In a recent post I tried to categorize the problems of the Perseus Word Study Tool, as tested on a section of Vergil. More surprising to me than the overall rate of error (about one in three words was misidentified in some way) was the fact that many of the errors were not subject to correction by means of Perseus’ “voting” system; and that even when voting was in operation, it often did not correct the error. Sometimes the correct choice was not an available option; other times, unanimous correct votes were ignored, and unanimous incorrect votes were accepted. At Aen. 5.17, to add another example to those mentioned the earlier post, the vocative magnanime was incorrectly called an adverb on the basis of six incorrect user votes.
The inadequacy of the LWST will not have been news to anyone who has used it. The question is, is the level of error pedagogically significant? Is the LWST good enough for the purposes of a typical Latin student? In other words, should the average Latinist care? It is not good enough, and the level of error and the specific types of errors in this flagship classical DH project are pedagogically significant and worthy of attention, I believe, for several reasons.
1. Words that give students the most trouble–relative pronouns, demonstratives, quam, ut, modo, Q-words in general–are exactly those least likely to be handled well by the LWST. The earlier post has some examples from my small sample, but I’ll add here that in Aen. 5.30 (magis . . . ) quam, when it comes to that quam, the LWST offered no fewer than seven possible quams to choose from (all numbered quam 1-7), none of which has the correct definition in the context (“than”).
2. The LWST is of course helpless when it comes to unusual or idiomatic expressions, of which there is a good example in my sample at 5.6, were notum must be translated “the knowledge that.”
3. The tool naturally can analyze only what is there. It cannot tell when something is left out or assumed.

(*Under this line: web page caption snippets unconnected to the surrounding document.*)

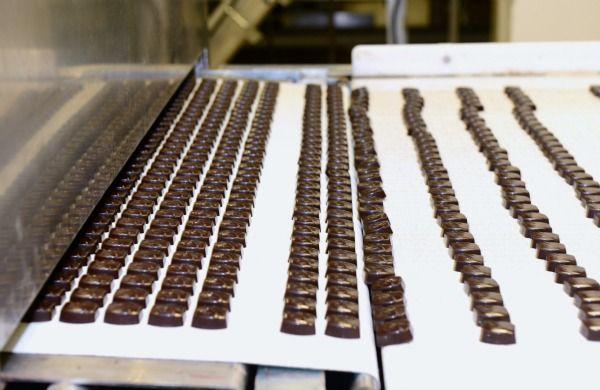 Пищевая ПВХ лента Holzer F WOOL S1 60 W 2.9 ширина 475мм длина 1470мм в кольце заказать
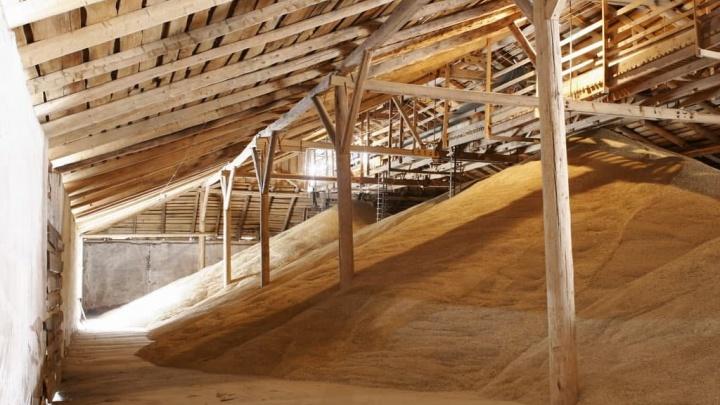 «Сибагро» планирует построить завод по переработке зерна в Красноярском крае к 2023 году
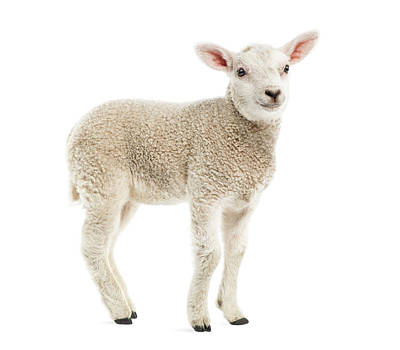 Lamb 8 Weeks Old Isolated On White Art Print by Life On White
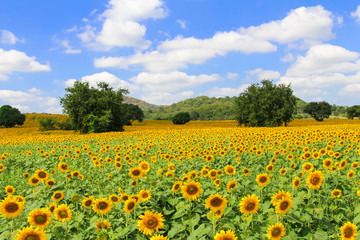 Field of blooming sunflowers near Khao Yai National Park in Thailand.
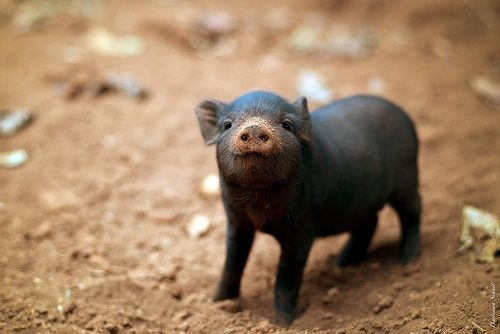 .Why wouldn't I want a pet pig if they look like this?!  I just wish they stayed this size...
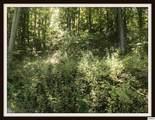 Lot Lonesome Pine Way - Photo 10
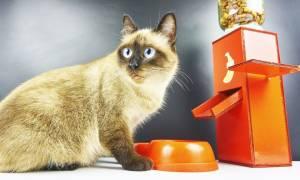 Автокормушка для кошек своими руками: из бутылки, из картона, из ДСП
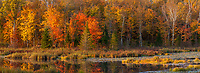 Panorama of Autumn foliage and a pond, Minnesota.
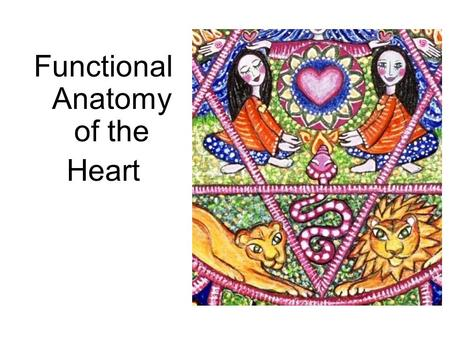 Functional Anatomy of the Heart. Heart Anatomy Approximately the size of your fist Location –Superior surface of diaphragm –Left of the midline –Anterior.
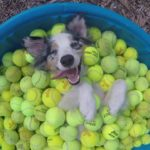 I'm a Self Made Millionaire: The happiest dog in the world in Tennisballbad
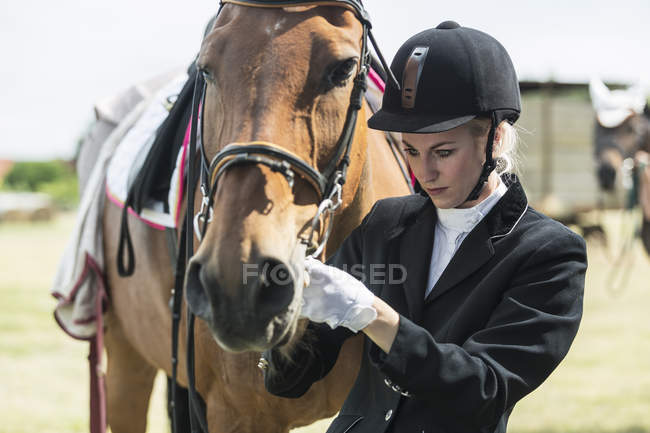 Портрет всадника и лошади на открытом воздухе — стоковое фото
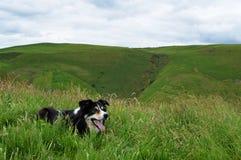 Border collie preto e branco bonito que coloca na grama longa fotos de stock royalty free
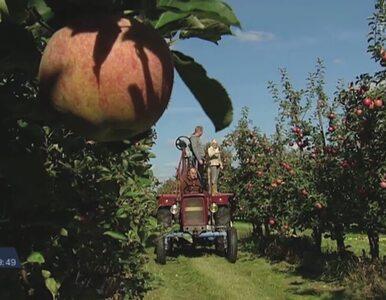 Owoc embarga. Rolnicy liczą straty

4. A major structural problem is represented by bad short definitions of the type (to choose again from examples offered by my sample) iubet = “imposed,” iam = “are you going so soon,” frustra = “in deception, in error,” or more subtly, the fact that the common meaning of tendere, “direct one’s course,” does not appear in the short def. for that word.This is important because, even though one can click on and read the full Lewis & Short dictoinary definition, intermediate students are very unlikely to click through and sift through long entries in search of the correct definition.
5. Moreover, the LWST obscures the relationships between words, which is key to learning to read Latin. This is why seemingly minor accidence mistakes are meaningful. Misled on a part of speech, or the gender of an adjective or the case of a noun, the student will likely not see the syntactical connection between words, and thus the tool reinforces the urge to produce the dreaded “word salad” translations.
6. More broadly, with its cryptic statistical data and jumbled pseudo-information, the LWST reinforces the the impression that many students have: that Latin isn’t really supposed to make sense anyway, that it’s all some kind of fiendish crossword puzzle.
Gregory Crane in an important article and apologia for Perseus, has said that the goal of the Perseus Project is to provide “machine-actionable knowledge.”
Reference materials, in particular, are structured to support automatic systems (e.g., the morphological analyzer learns Greek and Latin morphology from a machine actionable grammar) and to be decomposed into small chunks and then recombined to provide dynamic commentaries. If you retrieve a book in a language that you cannot read or on a topic that you cannot understand, the system can find translations where these already exist, machine translation and translation support systems, reference works, and general background information suited to the general background and immediate purposes of the reader. In knowledge bases, the boundaries between books begin to dissolve.
But clearly machines are spectacularly bad at understanding Latin at the moment. Crane thinks in terms of many decades, and is waiting for massive improvements in artificial intelligence, or teams of graduate students to encode correct grammatical analysis in texts. But such a prospect seems increasingly far off, and given the size of the Perseus Digital Library (10.5 million words at the moment), it seem unlikely that the millions of errors can be corrected any time soon, if ever. Indeed, would it be worth huge the investment of time and money? In the meantime, we need to create a collaborative tool for generating reasonably correct and reliable vocabulary lists for Latin (and Greek) authors that will be helpful for students and teachers around the world. Why we should do this, and what kind of tool I have in mind, will be the subjects of future posts.